CS 840 Assignment 1

Due March 3, 2005

Instructor: I. Munro

 

1.      Consider the idea of using a hash function in the van Emde Boas “priority queue” to reduce the space requirements. Assume that hashing a key (or any other value) to a location takes O(1) time and  space for the hash table is proportional to the size of the data entries and keys,. Take the scheme for hashing as a “black box”. How can you use such hashing to implement the van Emde Boas method efficiently?

a.       Outline your scheme, perhaps by showing how it differs from the standard version.

b.      Assuming the hashing works in constant time for an insert, delete or search, how much time is taken for each of the operations: insert, delete and successor.

c.       What is the space requirement of your method? Assume you have a universe of u elements and a word size of lg u bits. n elements are currently stored in the data structure. Clearly this should depend on u as well as n.

2.      We have discussed, in great detail, the Move to Front heuristic for improving linear search. This question deals with the very simple notion of counting accesses to elements and maintaining the list in order by Frequency Count (FC).

a.       Outline a method for keeping frequency counts and maintaining the elements of the list in decreasing order by their counts. This method should require only O(1) time to update a count and to restore and to move such an updated element to its appropriate place in the list.

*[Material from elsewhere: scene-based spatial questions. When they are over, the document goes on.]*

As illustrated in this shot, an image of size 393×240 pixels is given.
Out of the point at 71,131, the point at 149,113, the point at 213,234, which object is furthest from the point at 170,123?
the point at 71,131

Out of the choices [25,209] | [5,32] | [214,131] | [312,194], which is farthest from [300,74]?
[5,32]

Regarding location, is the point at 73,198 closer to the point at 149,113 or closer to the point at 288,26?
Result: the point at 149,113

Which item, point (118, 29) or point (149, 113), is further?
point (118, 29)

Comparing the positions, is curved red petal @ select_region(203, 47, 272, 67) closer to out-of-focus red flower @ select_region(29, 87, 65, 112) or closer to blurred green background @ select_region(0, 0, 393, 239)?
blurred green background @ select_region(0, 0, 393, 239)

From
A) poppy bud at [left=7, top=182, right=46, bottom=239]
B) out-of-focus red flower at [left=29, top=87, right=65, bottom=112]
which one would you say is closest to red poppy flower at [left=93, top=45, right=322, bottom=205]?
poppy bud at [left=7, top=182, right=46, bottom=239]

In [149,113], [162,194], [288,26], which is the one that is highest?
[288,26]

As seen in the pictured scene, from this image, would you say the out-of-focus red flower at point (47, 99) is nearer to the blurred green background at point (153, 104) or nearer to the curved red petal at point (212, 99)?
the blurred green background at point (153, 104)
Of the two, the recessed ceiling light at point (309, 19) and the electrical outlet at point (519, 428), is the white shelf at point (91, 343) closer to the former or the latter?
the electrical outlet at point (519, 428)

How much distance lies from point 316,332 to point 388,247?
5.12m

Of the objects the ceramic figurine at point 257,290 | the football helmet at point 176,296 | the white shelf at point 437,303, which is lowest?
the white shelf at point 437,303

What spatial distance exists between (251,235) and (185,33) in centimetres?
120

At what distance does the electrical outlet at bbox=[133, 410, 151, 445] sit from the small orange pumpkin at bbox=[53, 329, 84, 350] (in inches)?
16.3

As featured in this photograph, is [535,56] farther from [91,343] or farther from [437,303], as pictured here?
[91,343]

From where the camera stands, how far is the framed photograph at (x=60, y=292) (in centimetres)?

b.      If elements are drawn from a fixed (and independent) distribution, it can be shown that the expected behaviour of FC is close to that of the optimal. You don’t have to prove this. We will concentrate on the amortized (worst case) behaviour, and compare FC with (i) the static optimal (Sopt) which keeps elements in decreasing order of frequency of the entire sequence and (ii) the dynamic offline optimal.

                                                                        i.      Prove that the amortized case behaviour of the FC heuristic is within a constant factor of that of Sopt. (As in class, assume FC starts with an empty list and adds an element to the end of the list when it is first accessed)

                                                                       ii.      Consider the model of Sleator and Tarjan in which a list may be rearranged by moving the requested element toward the front of the list at no charge, or swapping two adjacent elements at a cost of 1. Prove that under this model, FC is not necessarily within a constant factor of the off line optimal on an amortized basis.

3.      We briefly discussed an approximation scheme for the optimal binary search tree. The root of a tree on a given range is node xi, such that the maximum of the probability of a search in the range either before xi or after xi is minimized (break ties arbitrarily). This question deals with the time and space required to compute this tree.

a.       Sketch an efficient algorithm for performing the task. Your method should take O(n lg n) time. (Hint: computing the cumulative probabilities  Pi= SUMj<=i pi +qi in a preprocessing phase will help a lot)

b.      Improve the method to take linear time. (OK …  if you just do part b) you really don’t have to do a)) (Hint: the amount you are willing to spend on finding the root in range will have to depend on where the root actually is .. be willing to pay more for an “even split” than for a really skewed one))

c.       An easier version of b): Rather than recursively finding an element in the “middle” of each subrange we take a more global approach. The root of the entire tree is the one that straddles the cumulative .5 mark (or comes as close as possible) as before. The children of the root are now at the .25 and .75 marks respectively, and their children at .125, .375, .625 and .875. Children at lower levels are assigned in a similar manner. How can you determine this tree in linear time?